Hablamos con adultas y luego entramos en las pequeñas habitaciones. Cayó la oscuridad sobre la casa nevada. Unas simples bolsas de dormir fueron nuestro refugio del frío. Dormí poco, pensando conmovida en cómo debían sentirse esas pequeñitas, eso niños, rescatados de redes de trata de personas, que no podían ser devueltos a sus familias porque les venderían otra vez. Sentí un vacío en mi plexo solar. Pensé en mi madre, en mi padre, en su amorosa crianza. Agradecí en silencio el amor incondicional que rodeó a mi infancia. Por fin el sueño me venció en la madrugada. Estoy segura de que soñé en ruso.
Me despertó una manita tibia acariciándome la frente. Abrí los ojos. Alrededor de mi bolsa de dormir estaban hincados los pequeños, una niña de cinco años rozaba mi cabello. Un chico de ocho, con mejillas coloradas y rostro redondo, dueño del gesto de un rey mongol mimaba mi mano izquierda. No me moví, sólo sonreí y ellos, ellas, sonrieron conmigo.
Todos comenzaron a hablarme al mismo tiempo, algo preguntaban. Yo les respondí en español lo que imaginé querían saber, nos reímos juntos. Saqué mi computadora, les mostré fotografías de mi casa, de mi pareja, de mi familia. Del mar de Cancún en el que vivo. Ya no sentí más frío, me rodeaban como protegiéndome. Nos reíamos y de pronto una pequeñita con mejillas como manzanas rojas me abrazó y dijo a todo pulmón «tue moie mama» (ты моя мама), «tú eres mi mamá». Yo sólo la abracé y la llené de besos. Ella se afianzó a mi cuello. A pesar de la violencia que vivieron seguían confiando en las personas adultas. Respiré… justo cuando me sentía agotada, retomé mi fuerza de entre sobrevivientes; recordé, todas somos un poco supervivientes y heroinas de nuestra pequeña y breve vida.
En medio de un viaje solitario y difícil encontré en esos niños y niñas el abrazo más parecido al de mi madre y mi padre. Eran la humanidad en ciernes. Esa madrugada todo cambió para mi. Descubrí que ese largo viaje para escribir un libro sobre esclavitud consistía en verdad en comprender dónde nace la semilla del amor, del bien; cómo se cultiva la compasión para sobrevivir.
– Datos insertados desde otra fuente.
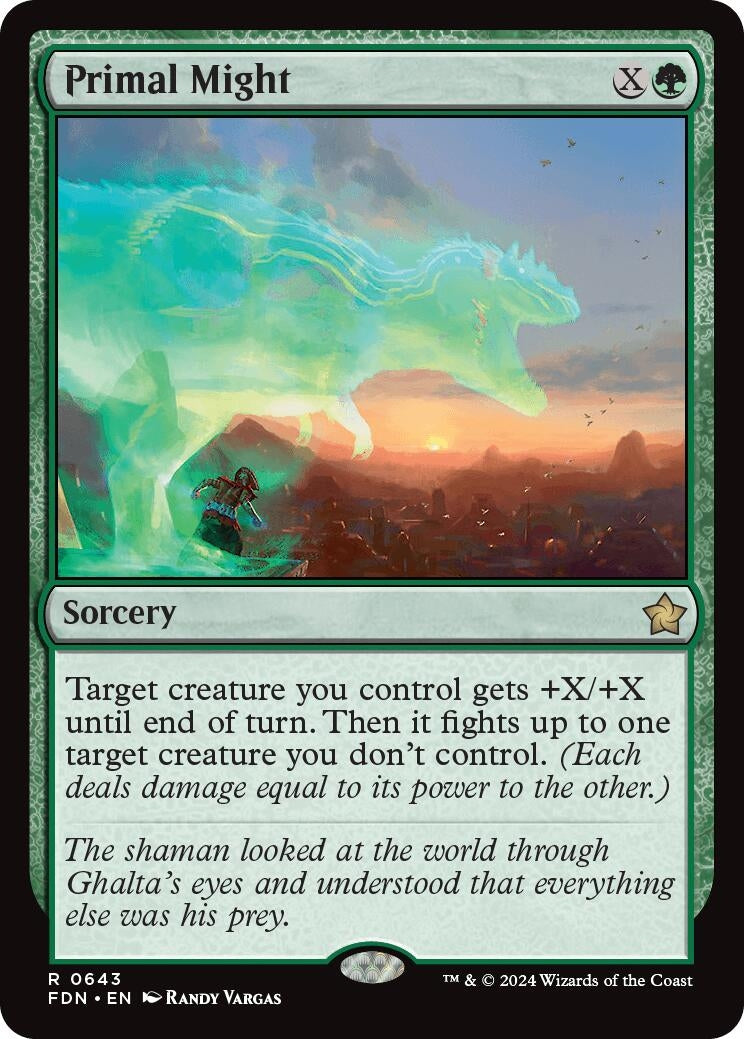 Image for Primal Might (643) [Foundations] - Magic: The Gathering
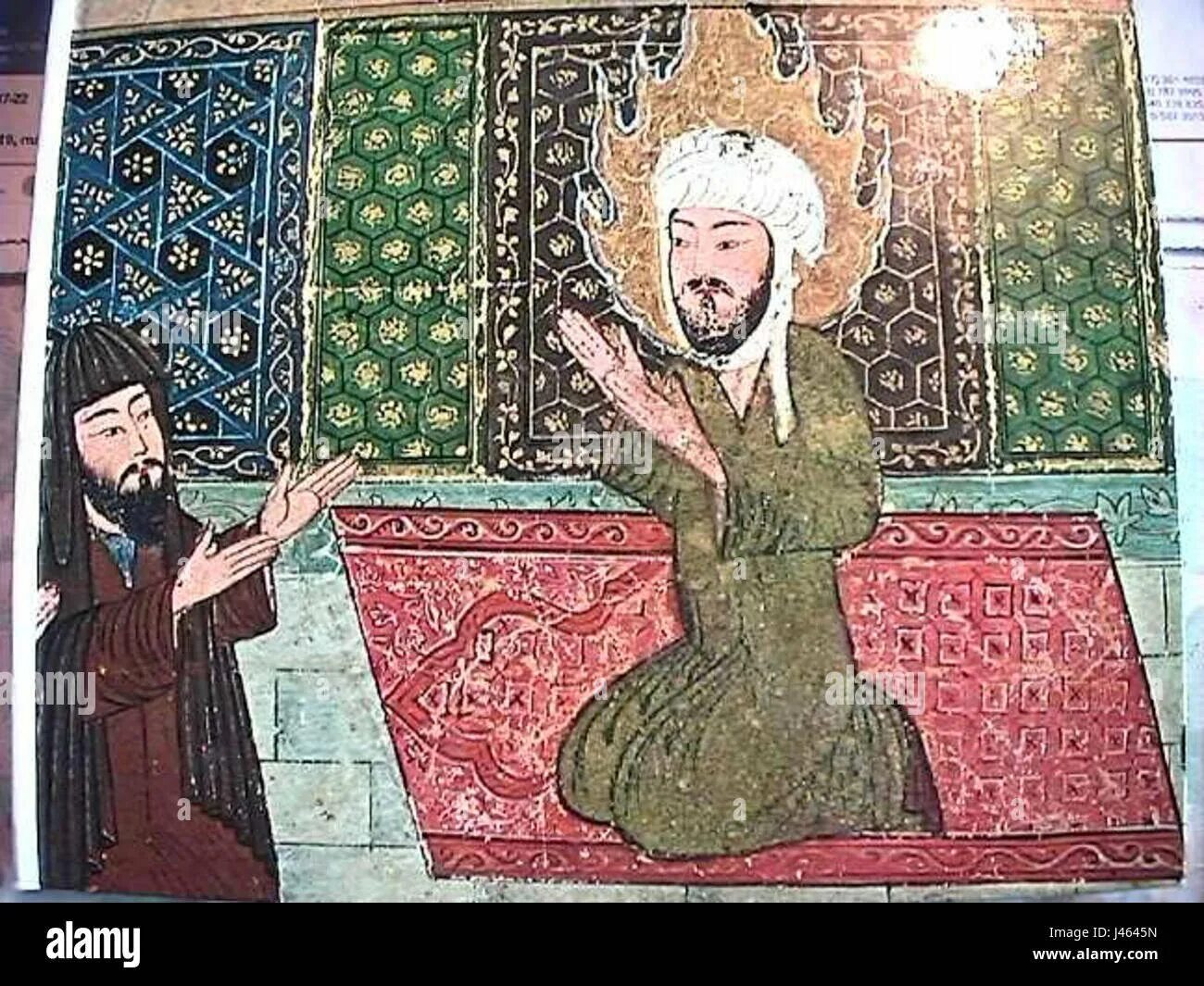 Откровение мухаммеда. Пророк Мухаммед портрет. Картина пророка Мухаммеда. Мухаммед 571 632 пророк Ислама.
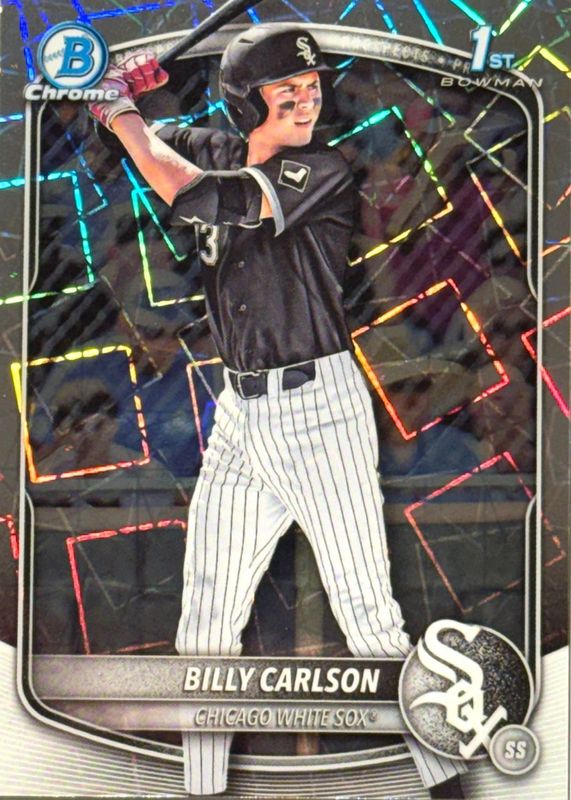 2025 Bowman Draft #BDC-10 Chrome - Lazer Refractor (1st)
Las noches anteriores, después de largas entrevistas con sobrevivientes de esclavitud, de pornografía infantil, con madres deseperadas por encontrar a sus hijas «desaparecidas», después de mirar una veintena de fotografías de chicas destazadas por los mafiosos frente a autoridades policíacas, había llegado a mi hotel a hacer mi ritual diario: entrar en la ducha, llorar un poco bajo el chorro de agua y repetir mi mantra… hay más gente buena que mala en el mundo, mi trabajo es útil para la sociedad, soy periodista, una simple reportera en busca de respuestas.
Mi niña interior encontró a lo largo de esos cinco años de viajes para la investigación, cientos de conexiones, vínculos inexplicables, amistades inesperadas. Yo nadaba río arriba, y el río fluía en mi. Ese viaje para descubrir el origen del ejercicio del mal me llevó a encontrar también el origen de la voluntad para construir el bien; me recordó la valía del periodismo de investigación como herramienta de transformación social.